А теперь, слушая Карпенко, Катя думала о том, что вот и ближе она к Норкину, за сутки можно до него доехать, а помочь ему не может.

Катя не заметила, как Карпенко положил свою руку на ее колено.

— Да вы, Катя, не убивайтесь, — напевал Карпенко, осторожно, но все смелее поглаживая ее колено. — Чтобы такая красавица да не нашла себе дружка — никогда не поверю!

Катя молчала. Карпенко осмелел и обнял ее за талию. Катя отшатнулась, несколько секунд удивленно смотрела на Карпенко, потом размахнулась, и две звонкие пощечины отчетливо прозвучали в утренней тишине.

— Вы меня звали, товарищ инженер? — почти тотчас раздался голос шофера, а вскоре показалось и его чуть насмешливое лицо.

Карпенко молча поднялся и, не простившись с Катей, пошел к машине. А Катя, закусив губу, убежала на катер, бросилась там на койку и разрыдалась. Тщетно Наталья пыталась успокоить ее, предлагала воду, валерьянку. Единственное, чего она добилась — Катя рассказала ей, что ударила Карпенко.
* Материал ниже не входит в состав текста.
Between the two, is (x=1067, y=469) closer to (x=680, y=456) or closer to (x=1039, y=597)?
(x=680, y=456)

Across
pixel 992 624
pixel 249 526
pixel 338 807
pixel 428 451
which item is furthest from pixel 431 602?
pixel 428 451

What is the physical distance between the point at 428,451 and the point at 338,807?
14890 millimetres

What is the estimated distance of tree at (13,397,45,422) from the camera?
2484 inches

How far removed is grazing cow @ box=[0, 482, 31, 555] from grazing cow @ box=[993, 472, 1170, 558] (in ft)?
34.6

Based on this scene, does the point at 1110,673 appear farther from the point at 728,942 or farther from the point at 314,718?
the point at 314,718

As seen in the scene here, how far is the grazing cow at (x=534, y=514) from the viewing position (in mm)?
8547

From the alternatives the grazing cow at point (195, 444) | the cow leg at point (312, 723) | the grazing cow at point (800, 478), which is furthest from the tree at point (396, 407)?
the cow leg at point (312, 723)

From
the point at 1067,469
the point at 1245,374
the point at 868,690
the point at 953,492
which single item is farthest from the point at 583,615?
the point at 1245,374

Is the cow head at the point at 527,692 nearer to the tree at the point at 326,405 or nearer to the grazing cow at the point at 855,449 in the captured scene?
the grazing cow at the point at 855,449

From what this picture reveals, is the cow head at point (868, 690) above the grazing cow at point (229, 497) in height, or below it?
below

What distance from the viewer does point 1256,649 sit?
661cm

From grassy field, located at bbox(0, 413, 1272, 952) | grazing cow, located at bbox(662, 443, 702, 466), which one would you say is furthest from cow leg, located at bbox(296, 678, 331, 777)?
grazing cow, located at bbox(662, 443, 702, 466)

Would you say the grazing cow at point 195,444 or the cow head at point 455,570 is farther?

— Ну, а зачем расстраиваться, дурочка? — сказала Наталья, ласкаясь к Кате. — Не ты к нему, а он к тебе лез. Не он тебе, а ты ему пощечин надавала!.. Перестань, Катька, выть! Ты мне на нервы действуешь, и я тоже зарезу… Ну, чего ты, чего!? Встретитесь, и все будет по-прежнему.

Катя медленно отрицательно покачала головой.

— Почему? Разлюбила его?.. Значит, только на несколько недель и хватило твоего чувства! — напустилась на нее Наталья.

— В положении я, — всхлипывая, проговорила Катя. Наталья безвольно уронила руки на колени. Помолчала и сказала потом с напускной беспечностью:

— Эка невидаль! Сама не знаешь, что делать?

— Как ты не поймешь! Это же его ребёнок! — гневно крикнула Катя.

2

Когда полуостров, врезавшийся в реку с правого берега, отступил, остался за кормой катера, Селиванов прильнул к узкой смотровой щели. Впереди на высоком яру — Здудичи. Их не видно, но Селиванов точно знает, что они там, что там и вгрызлись в землю немцы. На зеленоватой воде чуть темнеет узенькая полоска. Это противокатерный бон. Какой ничтожной преградой он кажется сейчас! Создается впечатление, будто стбит только катерам разогнаться, рубануть по нему острыми форштевнями — и путь будет свободен. Но так только кажется. Селиванов отлично помнит донесение Пестикова и не думает бронекатерами разорвать бон (для этого идут тральщики), а ищет тот самый дот, который, опять же по словам Пестикова, держит под обстрелом всю реку. Вон там, на самом адысочке, кажется, что-то темнеет. Селиванов берет бинокль и смотрит. Похоже на лаз в гнездо стрижей. Только побольше. Весь обрыв почти в таких же темных дырках: стрижей здесь множество, и они, чуть не касаясь крыльями воды, снуют над рекой.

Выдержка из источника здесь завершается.